Despite the new impetus behind Earth science, big Earth data poses great technical challenges with respect to transmission, storage, processing, analysis, management, sharing, and scientific discovery. Scientists are engaged in research into, as well as the development of, big Earth data-oriented computing platforms, algorithms, and software systems including high-performance systems, mass storage techniques, fully automated processing techniques, efficient computing techniques, and data-sharing and service systems. Although these techniques have delivered some innovations, a set of key technical problems remain to be solved. These problems include mass multivariate data integration and mining; the multi-level hybrid parallel computing of mass concurrent tasks, data, and algorithms; and multi-source dynamic collaborative data processing. These problems persist due to the characteristics of early big data technology used in Earth science, and the marked differences between big Earth data and the types of big data used in other fields. Another concern is big Earth data-intensive scientific discoveries. Discoveries made possible through the use of big Earth data not only involve the extraction of information but also the mining of hidden, implicit patterns, and laws. As a result of the large-scale and high dimensionality but low information density of big Earth data, scientists are exploring appropriate ways to simplify the size and dimension of the data by means of artificial intelligence, and of reducing the scale of the data before carrying out subsequent research. In addition, the very large data amounts make it possible to gradually change the scientific discovery from “model-driven” to “data-driven”. However, there is an urgent need to develop innovative theories and approaches, such as cognitive models and data mining, for big Earth data-oriented scientific discovery because the efficient mining of the knowledge contained in big Earth data remains at an early stage (Guo, Chen, et al., Citation2016).

With the development of technology in the field of Earth science, a huge amount of scientific big data have been generated through various Earth observation, geo-technology surveying, and ground sensor networks. These data-sets contain rich information that is heterogeneous, multi-source, multi-temporal, multi-scalar, highly dimensional, highly complex, and unstructured (Guo et al., Citation2017). There is great potential to promote the in-depth development of Earth science research, and big Earth data can be seen as a new key to understanding the world.

3.2. Big Earth data technologies

Technologies related to big Earth data include Earth observation, communication technology, computing, and networks, among others. Along with the recognition that big Earth data has deepened humankind’s capability for understanding the Earth, it has also become necessary to meet the challenges brought by the transmission, storage, processing, analysis, management, and sharing of big Earth data. The huge amount of Earth observation data combined with real-time or near real-time acquisition rates, as well as the multiple scales involved, are a particular challenge for existing technology. More numerous, longer term, and cheaper sensors and more time-critical requirements for sharing data have increased the complexity of storage, processing, and computing. Storage environments are built using clustering technology that maps thousands of physical storage devices into a large storage platform through virtualization and these devices work together cooperatively and productively. With distributed and cloud storage, users can store and manage geospatial data on platforms anytime and anywhere to provide service-on-demand support for geospatial data processing and analysis. Among the subsets of big Earth data, Earth observation big data is one of the most important (Guo et al., Citation2017).

- **DATA SHOWN**:
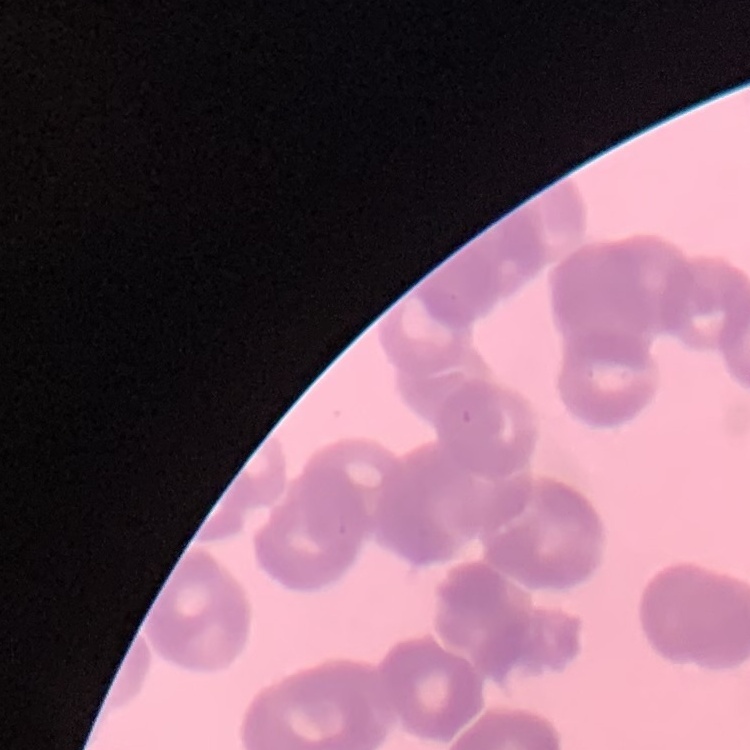

erythrocyte morphology = rouleaux formation
image type = square crop of a larger photomicrograph
preparation = thin blood film
stain = Field's or Giemsa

- **INSTRUCTIONS**:
**A)** According to the passage on big Earth data, how are storage environments built?
**B)** Extend the passage on big Earth data by writing what would come next after its final sentence.

- **ANSWERS**:
**A)** They are built with clustering technology that uses virtualization to map thousands of physical storage devices into one large storage platform.

**B)**
After nearly half a century of development, Earth observation technology is providing a new vision and new methods for Earth science research. It has further deepened humanity’s understanding of the Earth, especially in terms of macro-knowledge. Big Earth data can exert a profound influence on the development of the Earth sciences.

With the help of Earth observation platforms, humans can observe the Earth without interruption. We can rapidly reproduce and objectively reflect on the status, phenomena, processes, spatial distribution, and locations within the epigeosphere through information processing in the service of economic construction and social development. Earth observation technology, which forms the core of geospatial information science and technology, has become a comprehensive national embodiment of the capacity for scientific and technological achievement, economic strength, and national security. The demand for Earth observation applications and the development of satellite and sensor technologies has grown, substantially increasing the number of Earth observation satellites as well as performance indexes. The volume of Earth observation data has doubled and redoubled. According to statistics from the global satellite mission generated by the Committee on Earth Observation Satellites (CEOS), in the last half century, globally, more than 514 Earth observation satellites were launched for comprehensive observation of the Earth’s systems, including the atmosphere, ocean, and land.

Since China successfully launched its first meteorological satellite in 1988 after about 30 years of development, the nation has gradually developed an Earth observation satellite system, including a series of resource, environmental, meteorological and ocean satellites; high-resolution Earth observing satellites; and the BeiDou navigation satellites (see ).

Figure 2. Development of Earth observation satellites in China.

Figure 2. Development of Earth observation satellites in China.

With the 1999 launch of the first Earth Observing System (EOS) satellite, Terra, NASA introduced the first satellite-based observation system to offer integrated measurements of the Earth’s processes. NASA has also built the largest scientific data system in the world, the Earth Observing System Data and Information System, which currently collects environmental measurements from more than 30 satellites (http://eospso.gsfc.nasa.gov/). ESA (European Space Agency) is developing a new family of missions called Sentinels (Sentinel-1, Sentinel-2, Sentinel-3, Sentinel-4, Sentinel-5, Sentinel-5 Precursor, and Sentinel-6), specifically for the operational needs of the Copernicus program (Guo, Chen, et al., Citation2016).

The volume of environmental data that has so far been collected by different countries, regions, and organizations is truly amazing. This is a manifestation of the high-resolution Earth observation age, where the volume of Earth observation data is growing (He et al., Citation2015). The era of big Earth data has arrived.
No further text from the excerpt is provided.